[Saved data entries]

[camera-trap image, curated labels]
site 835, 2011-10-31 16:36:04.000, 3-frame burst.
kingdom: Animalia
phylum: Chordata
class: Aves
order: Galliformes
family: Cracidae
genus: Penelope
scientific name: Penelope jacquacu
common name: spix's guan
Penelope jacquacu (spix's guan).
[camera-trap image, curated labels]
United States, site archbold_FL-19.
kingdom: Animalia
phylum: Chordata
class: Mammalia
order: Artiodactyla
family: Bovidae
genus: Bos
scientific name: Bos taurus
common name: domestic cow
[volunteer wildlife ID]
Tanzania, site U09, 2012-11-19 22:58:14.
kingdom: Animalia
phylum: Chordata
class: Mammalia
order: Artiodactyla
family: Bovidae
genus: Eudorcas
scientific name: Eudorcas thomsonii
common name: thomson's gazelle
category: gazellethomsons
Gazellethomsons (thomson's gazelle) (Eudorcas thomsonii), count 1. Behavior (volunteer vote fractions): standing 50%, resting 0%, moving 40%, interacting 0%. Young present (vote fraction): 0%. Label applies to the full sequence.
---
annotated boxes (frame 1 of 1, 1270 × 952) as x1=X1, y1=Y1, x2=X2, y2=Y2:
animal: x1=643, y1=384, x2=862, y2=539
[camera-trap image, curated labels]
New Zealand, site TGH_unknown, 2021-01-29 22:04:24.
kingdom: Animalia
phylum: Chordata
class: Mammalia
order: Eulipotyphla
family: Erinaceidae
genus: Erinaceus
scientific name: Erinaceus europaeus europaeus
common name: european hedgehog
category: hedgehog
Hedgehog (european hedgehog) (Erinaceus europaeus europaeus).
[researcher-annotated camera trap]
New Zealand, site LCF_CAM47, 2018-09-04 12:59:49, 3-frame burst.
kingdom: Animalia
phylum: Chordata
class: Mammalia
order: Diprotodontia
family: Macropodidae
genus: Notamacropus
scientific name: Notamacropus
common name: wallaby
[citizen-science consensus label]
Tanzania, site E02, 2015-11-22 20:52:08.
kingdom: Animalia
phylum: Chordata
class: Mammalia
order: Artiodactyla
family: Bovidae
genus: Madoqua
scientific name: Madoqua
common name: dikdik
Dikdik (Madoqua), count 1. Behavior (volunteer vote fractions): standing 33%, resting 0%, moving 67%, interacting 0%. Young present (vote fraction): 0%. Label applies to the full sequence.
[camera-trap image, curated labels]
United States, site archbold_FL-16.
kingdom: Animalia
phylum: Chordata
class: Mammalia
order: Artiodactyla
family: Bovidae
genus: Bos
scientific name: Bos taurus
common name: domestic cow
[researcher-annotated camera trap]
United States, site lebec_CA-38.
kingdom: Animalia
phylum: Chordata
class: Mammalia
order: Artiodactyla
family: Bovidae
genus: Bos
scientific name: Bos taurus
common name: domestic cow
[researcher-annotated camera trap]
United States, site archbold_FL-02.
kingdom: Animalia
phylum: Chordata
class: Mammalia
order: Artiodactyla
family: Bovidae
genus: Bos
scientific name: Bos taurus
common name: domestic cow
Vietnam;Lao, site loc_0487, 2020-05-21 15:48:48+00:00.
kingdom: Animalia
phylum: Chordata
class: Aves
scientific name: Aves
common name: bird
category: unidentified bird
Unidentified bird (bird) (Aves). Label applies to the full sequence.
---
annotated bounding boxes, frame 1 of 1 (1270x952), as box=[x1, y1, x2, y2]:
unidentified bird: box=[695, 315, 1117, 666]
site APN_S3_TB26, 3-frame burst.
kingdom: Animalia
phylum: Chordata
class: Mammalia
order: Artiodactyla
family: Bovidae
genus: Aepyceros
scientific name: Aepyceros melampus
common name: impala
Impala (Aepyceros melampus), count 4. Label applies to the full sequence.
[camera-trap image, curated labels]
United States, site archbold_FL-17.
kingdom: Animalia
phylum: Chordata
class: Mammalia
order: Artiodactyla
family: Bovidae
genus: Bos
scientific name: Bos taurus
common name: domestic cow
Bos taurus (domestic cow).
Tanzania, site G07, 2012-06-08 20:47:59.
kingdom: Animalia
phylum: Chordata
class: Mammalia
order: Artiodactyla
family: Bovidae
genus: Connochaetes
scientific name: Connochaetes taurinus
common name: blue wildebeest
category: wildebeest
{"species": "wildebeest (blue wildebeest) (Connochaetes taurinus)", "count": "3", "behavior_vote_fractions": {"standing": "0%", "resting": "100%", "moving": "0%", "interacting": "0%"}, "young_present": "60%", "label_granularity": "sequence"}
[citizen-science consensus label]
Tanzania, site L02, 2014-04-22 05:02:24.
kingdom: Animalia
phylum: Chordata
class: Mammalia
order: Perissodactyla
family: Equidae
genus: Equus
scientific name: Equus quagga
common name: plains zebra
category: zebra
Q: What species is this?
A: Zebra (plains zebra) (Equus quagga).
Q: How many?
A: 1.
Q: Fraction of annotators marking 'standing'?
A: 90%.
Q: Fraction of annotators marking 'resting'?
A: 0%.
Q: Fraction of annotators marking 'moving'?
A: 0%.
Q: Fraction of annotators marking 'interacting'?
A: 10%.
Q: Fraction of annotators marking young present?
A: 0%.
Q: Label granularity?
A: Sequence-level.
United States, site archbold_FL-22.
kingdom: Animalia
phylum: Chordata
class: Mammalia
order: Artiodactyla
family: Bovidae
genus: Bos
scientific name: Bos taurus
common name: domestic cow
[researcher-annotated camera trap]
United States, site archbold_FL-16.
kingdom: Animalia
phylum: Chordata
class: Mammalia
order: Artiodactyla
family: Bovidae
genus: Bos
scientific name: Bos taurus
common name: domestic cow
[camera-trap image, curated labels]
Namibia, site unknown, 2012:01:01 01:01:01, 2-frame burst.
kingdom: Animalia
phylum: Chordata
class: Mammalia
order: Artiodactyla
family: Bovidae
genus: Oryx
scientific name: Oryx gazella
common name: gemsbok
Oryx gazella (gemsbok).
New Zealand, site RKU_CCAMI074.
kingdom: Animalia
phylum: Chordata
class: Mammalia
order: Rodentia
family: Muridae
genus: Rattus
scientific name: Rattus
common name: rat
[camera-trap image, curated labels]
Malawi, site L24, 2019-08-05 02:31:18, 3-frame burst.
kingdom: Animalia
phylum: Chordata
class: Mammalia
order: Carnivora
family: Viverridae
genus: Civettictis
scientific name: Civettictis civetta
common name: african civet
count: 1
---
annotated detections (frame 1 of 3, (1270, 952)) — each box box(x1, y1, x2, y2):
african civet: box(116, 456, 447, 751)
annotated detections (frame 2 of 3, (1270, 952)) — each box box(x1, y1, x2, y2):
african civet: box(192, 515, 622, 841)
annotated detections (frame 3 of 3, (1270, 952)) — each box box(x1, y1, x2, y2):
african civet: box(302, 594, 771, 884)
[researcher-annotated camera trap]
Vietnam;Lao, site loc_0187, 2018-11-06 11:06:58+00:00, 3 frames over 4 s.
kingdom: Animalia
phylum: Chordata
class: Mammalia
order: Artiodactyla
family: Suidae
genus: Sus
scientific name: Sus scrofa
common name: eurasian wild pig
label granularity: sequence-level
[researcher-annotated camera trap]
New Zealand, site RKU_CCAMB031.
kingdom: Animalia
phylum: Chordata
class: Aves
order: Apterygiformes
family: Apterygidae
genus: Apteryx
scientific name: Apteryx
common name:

**WHAT THE TASK REQUIRES**
Repeat all of the data shown above, exactly as it appears.

**WRITTEN ANSWER**
[camera-trap image, curated labels]
site 835, 2011-10-31 16:36:04.000, 3-frame burst.
kingdom: Animalia
phylum: Chordata
class: Aves
order: Galliformes
family: Cracidae
genus: Penelope
scientific name: Penelope jacquacu
common name: spix's guan
Penelope jacquacu (spix's guan).
[camera-trap image, curated labels]
United States, site archbold_FL-19.
kingdom: Animalia
phylum: Chordata
class: Mammalia
order: Artiodactyla
family: Bovidae
genus: Bos
scientific name: Bos taurus
common name: domestic cow
[volunteer wildlife ID]
Tanzania, site U09, 2012-11-19 22:58:14.
kingdom: Animalia
phylum: Chordata
class: Mammalia
order: Artiodactyla
family: Bovidae
genus: Eudorcas
scientific name: Eudorcas thomsonii
common name: thomson's gazelle
category: gazellethomsons
Gazellethomsons (thomson's gazelle) (Eudorcas thomsonii), count 1. Behavior (volunteer vote fractions): standing 50%, resting 0%, moving 40%, interacting 0%. Young present (vote fraction): 0%. Label applies to the full sequence.
---
annotated boxes (frame 1 of 1, 1270 × 952) as x1=X1, y1=Y1, x2=X2, y2=Y2:
animal: x1=643, y1=384, x2=862, y2=539
[camera-trap image, curated labels]
New Zealand, site TGH_unknown, 2021-01-29 22:04:24.
kingdom: Animalia
phylum: Chordata
class: Mammalia
order: Eulipotyphla
family: Erinaceidae
genus: Erinaceus
scientific name: Erinaceus europaeus europaeus
common name: european hedgehog
category: hedgehog
Hedgehog (european hedgehog) (Erinaceus europaeus europaeus).
[researcher-annotated camera trap]
New Zealand, site LCF_CAM47, 2018-09-04 12:59:49, 3-frame burst.
kingdom: Animalia
phylum: Chordata
class: Mammalia
order: Diprotodontia
family: Macropodidae
genus: Notamacropus
scientific name: Notamacropus
common name: wallaby
[citizen-science consensus label]
Tanzania, site E02, 2015-11-22 20:52:08.
kingdom: Animalia
phylum: Chordata
class: Mammalia
order: Artiodactyla
family: Bovidae
genus: Madoqua
scientific name: Madoqua
common name: dikdik
Dikdik (Madoqua), count 1. Behavior (volunteer vote fractions): standing 33%, resting 0%, moving 67%, interacting 0%. Young present (vote fraction): 0%. Label applies to the full sequence.
[camera-trap image, curated labels]
United States, site archbold_FL-16.
kingdom: Animalia
phylum: Chordata
class: Mammalia
order: Artiodactyla
family: Bovidae
genus: Bos
scientific name: Bos taurus
common name: domestic cow
[researcher-annotated camera trap]
United States, site lebec_CA-38.
kingdom: Animalia
phylum: Chordata
class: Mammalia
order: Artiodactyla
family: Bovidae
genus: Bos
scientific name: Bos taurus
common name: domestic cow
[researcher-annotated camera trap]
United States, site archbold_FL-02.
kingdom: Animalia
phylum: Chordata
class: Mammalia
order: Artiodactyla
family: Bovidae
genus: Bos
scientific name: Bos taurus
common name: domestic cow
Vietnam;Lao, site loc_0487, 2020-05-21 15:48:48+00:00.
kingdom: Animalia
phylum: Chordata
class: Aves
scientific name: Aves
common name: bird
category: unidentified bird
Unidentified bird (bird) (Aves). Label applies to the full sequence.
---
annotated bounding boxes, frame 1 of 1 (1270x952), as box=[x1, y1, x2, y2]:
unidentified bird: box=[695, 315, 1117, 666]
site APN_S3_TB26, 3-frame burst.
kingdom: Animalia
phylum: Chordata
class: Mammalia
order: Artiodactyla
family: Bovidae
genus: Aepyceros
scientific name: Aepyceros melampus
common name: impala
Impala (Aepyceros melampus), count 4. Label applies to the full sequence.
[camera-trap image, curated labels]
United States, site archbold_FL-17.
kingdom: Animalia
phylum: Chordata
class: Mammalia
order: Artiodactyla
family: Bovidae
genus: Bos
scientific name: Bos taurus
common name: domestic cow
Bos taurus (domestic cow).
Tanzania, site G07, 2012-06-08 20:47:59.
kingdom: Animalia
phylum: Chordata
class: Mammalia
order: Artiodactyla
family: Bovidae
genus: Connochaetes
scientific name: Connochaetes taurinus
common name: blue wildebeest
category: wildebeest
{"species": "wildebeest (blue wildebeest) (Connochaetes taurinus)", "count": "3", "behavior_vote_fractions": {"standing": "0%", "resting": "100%", "moving": "0%", "interacting": "0%"}, "young_present": "60%", "label_granularity": "sequence"}
[citizen-science consensus label]
Tanzania, site L02, 2014-04-22 05:02:24.
kingdom: Animalia
phylum: Chordata
class: Mammalia
order: Perissodactyla
family: Equidae
genus: Equus
scientific name: Equus quagga
common name: plains zebra
category: zebra
Q: What species is this?
A: Zebra (plains zebra) (Equus quagga).
Q: How many?
A: 1.
Q: Fraction of annotators marking 'standing'?
A: 90%.
Q: Fraction of annotators marking 'resting'?
A: 0%.
Q: Fraction of annotators marking 'moving'?
A: 0%.
Q: Fraction of annotators marking 'interacting'?
A: 10%.
Q: Fraction of annotators marking young present?
A: 0%.
Q: Label granularity?
A: Sequence-level.
United States, site archbold_FL-22.
kingdom: Animalia
phylum: Chordata
class: Mammalia
order: Artiodactyla
family: Bovidae
genus: Bos
scientific name: Bos taurus
common name: domestic cow
[researcher-annotated camera trap]
United States, site archbold_FL-16.
kingdom: Animalia
phylum: Chordata
class: Mammalia
order: Artiodactyla
family: Bovidae
genus: Bos
scientific name: Bos taurus
common name: domestic cow
[camera-trap image, curated labels]
Namibia, site unknown, 2012:01:01 01:01:01, 2-frame burst.
kingdom: Animalia
phylum: Chordata
class: Mammalia
order: Artiodactyla
family: Bovidae
genus: Oryx
scientific name: Oryx gazella
common name: gemsbok
Oryx gazella (gemsbok).
New Zealand, site RKU_CCAMI074.
kingdom: Animalia
phylum: Chordata
class: Mammalia
order: Rodentia
family: Muridae
genus: Rattus
scientific name: Rattus
common name: rat
[camera-trap image, curated labels]
Malawi, site L24, 2019-08-05 02:31:18, 3-frame burst.
kingdom: Animalia
phylum: Chordata
class: Mammalia
order: Carnivora
family: Viverridae
genus: Civettictis
scientific name: Civettictis civetta
common name: african civet
count: 1
---
annotated detections (frame 1 of 3, (1270, 952)) — each box box(x1, y1, x2, y2):
african civet: box(116, 456, 447, 751)
annotated detections (frame 2 of 3, (1270, 952)) — each box box(x1, y1, x2, y2):
african civet: box(192, 515, 622, 841)
annotated detections (frame 3 of 3, (1270, 952)) — each box box(x1, y1, x2, y2):
african civet: box(302, 594, 771, 884)
[researcher-annotated camera trap]
Vietnam;Lao, site loc_0187, 2018-11-06 11:06:58+00:00, 3 frames over 4 s.
kingdom: Animalia
phylum: Chordata
class: Mammalia
order: Artiodactyla
family: Suidae
genus: Sus
scientific name: Sus scrofa
common name: eurasian wild pig
label granularity: sequence-level
[researcher-annotated camera trap]
New Zealand, site RKU_CCAMB031.
kingdom: Animalia
phylum: Chordata
class: Aves
order: Apterygiformes
family: Apterygidae
genus: Apteryx
scientific name: Apteryx
common name:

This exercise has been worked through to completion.